### TEXT FOR ANALYSIS:
+ + + +

Samsung's D600 updates an earlier model, the D500. With sleek colouring and clean lines, this is a nice-looking phone, but get under the hood and there are plenty of goodies awaiting your attention.
We found this handset available for free from the big four operators in the UK on a wide range of tariffs, with the least expensive being £29.99 on T-Mobile and £30 on Vodafone, O2 and Orange. We also found it for as much as £100 on £25 tariffs from T-Mobile and Orange, and SIM-free from online retailers for around £330.
The Samsung SGH-D600 is a slider, a format people seem to either love or loathe. A well put-together slider is small to fit in your pocket and offers many of its features without the need to open the casing. The D600 achieves this thanks to having plenty of outer buttons. These lock automatically, but two presses unlock them ready for use. When you do need to use the number pad, the sliding mechanism is smooth and nicely sprung, so you don't have to push too hard or too far.
There are smaller sliders around, but this one is still quite tiny, measuring just 47 by 96 by 22mm when closed. At the risk of sounding like a designer furniture catalogue, we have to note that the D600's black casing, with its mix of matte and gloss finishes and minimalist chrome highlights lend classic good looks to the unit.
When you open the slider you're greeted with a number pad that is as large as it can be and keys that feel positive under the fingers. In darker lighting conditions the full array of keys light up when one is tapped.
One of the standout features of the D600 is its screen. It's right at the top of the list in terms of specifications, offering 240x320 pixels and 262K colours. It's clear, bright and pin-sharp. The best way to see this in action is to take a photo with the built-in camera then set it as the wallpaper. We got wows all round when we did this. The single connector on the right edge of the casing doubles up for both the provided headphones and AV cables (which can be used to send photos and videos you shoot to a TV).
When connectors like these are left uncovered they are prone to damage, but often the covers used are silly rubber blobs that are all too easily lost. Samsung has come up with a far better solution –- a sliding cover. We love it, and we expect future phones to sport this simple but clever idea.
Also on this edge is a button that launches the camera. The lens on the back of the casing is flanked by a large self-portrait mirror and an LED flash unit. The left edge of the casing has a volume rocker and on the upper parts of both edges are speaker grilles.
This is a quad-band handset, so anyone who travels often should find it works wherever they go. There is 81MB of user memory, which is healthy at first glance, but if you start taking lots of pictures or you want to feed the built-in MP3 player you'll undoubtedly want more.

+ + + +

### INFORMATION SHOWN:
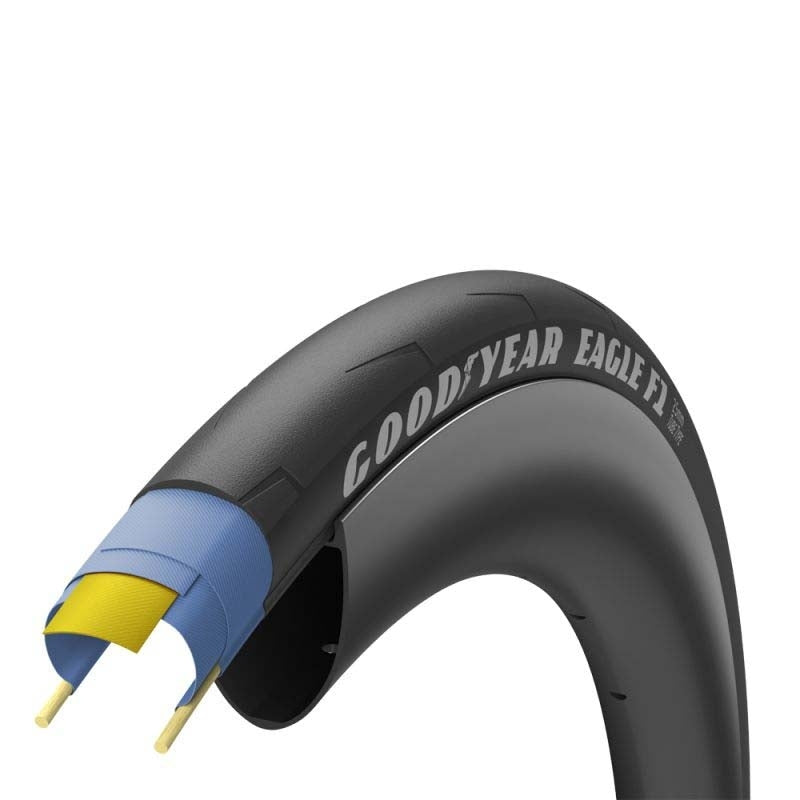 Good Year Eagle F1 Tube Type Tire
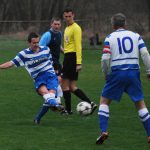 Fotbal: O výhře Božetic rozhodl nestárnoucí Miroslav Maťha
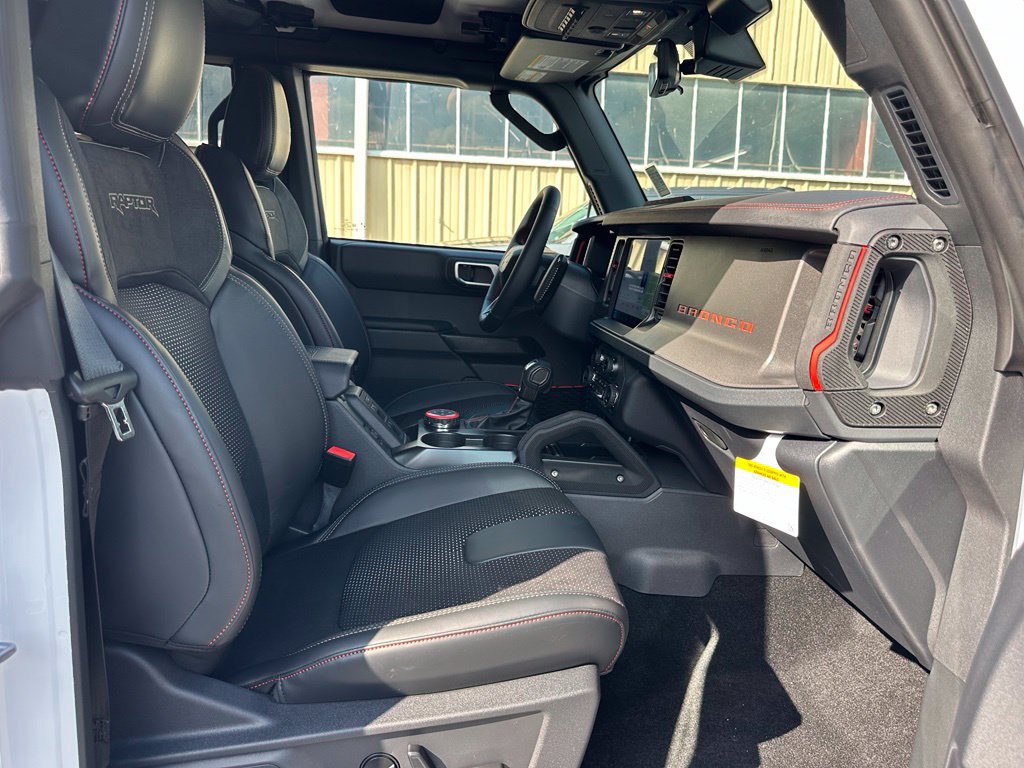 New 2026 Ford Bronco Raptor AWD/4WD image 16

+ + + +

### DIRECTIONS:
**1)** What does the Samsung D600 review give as the phone's dimensions when closed?
**2)** Extend the Samsung D600 review from its final sentence onward.
The material has no role in this exercise.

### PER-TASK OUTPUTS:
**1)** 47 by 96 by 22mm.

**2)**
You can have your wish if you invest in microSD cards (you may also see this format referred to as TransFlash). Samsung has done the right thing and put the card slot on the edge of the casing, so you can swap cards very easily.
The built-in music player can handle both MP3 and AAC formats. The quality of output to the handset's stereo speakers is not bad, but not the best we've heard. There isn't a lot of volume, but sound is clear and fairly sharp.
The four equaliser settings (normal, classic, jazz and rock) have a notable effect, and there is a 3D sound setting, although this is unimpressive. Through the provided stereo earphones it made our test tunes sound like we were in an echo chamber.
Two more things of note about music playback: the earphones use a proprietary connector, so don't lose them, and this being a Samsung handset, the MP3 player is visually rich and bold -- we might even go so far as blingy -- and there are a couple of skins to choose from.
The phonebook can cope with 1,000 contacts, which is a sign that this handset is designed as much for work as play. If you use desktop software you can synchronise contacts and your diary, and copy Word and Excel files across to view -- if you can bear to look at files like these on the tiny screen.
The camera is easy to use. You start it running by pressing the button on the right edge, then use the navigation key to control the zoom (maximum 4x) by pushing it up and down, and the brightness by pushing it left and right. It's a convenient system, and you can do it all without opening the slider, but you may want to turn off the accompanying sound effects as they become irritating.
Ease of use does not equate with simplicity of features, and the camera has quite a range of these, including the ability to fiddle with the ISO settings, choosing between 100, 200 and 400, or leaving things automatic. It's unusual to see this degree of control on a phone camera. There's also a mosaic shot mode -- you choose a template then take as many shots as are needed to fill it.
There are a couple of annoyances with the D600. It is irritating that it doesn't have infrared. Bluetooth is present for wireless connection to other devices, but we like using infrared for beaming things like images to other devices, because you don't need to go through a pairing procedure.
More important for many perhaps is the absence of voice dialling. If you are upgrading from an earlier handset and have enjoyed this feature in the past, you'll almost certainly be annoyed that it isn't on the D600.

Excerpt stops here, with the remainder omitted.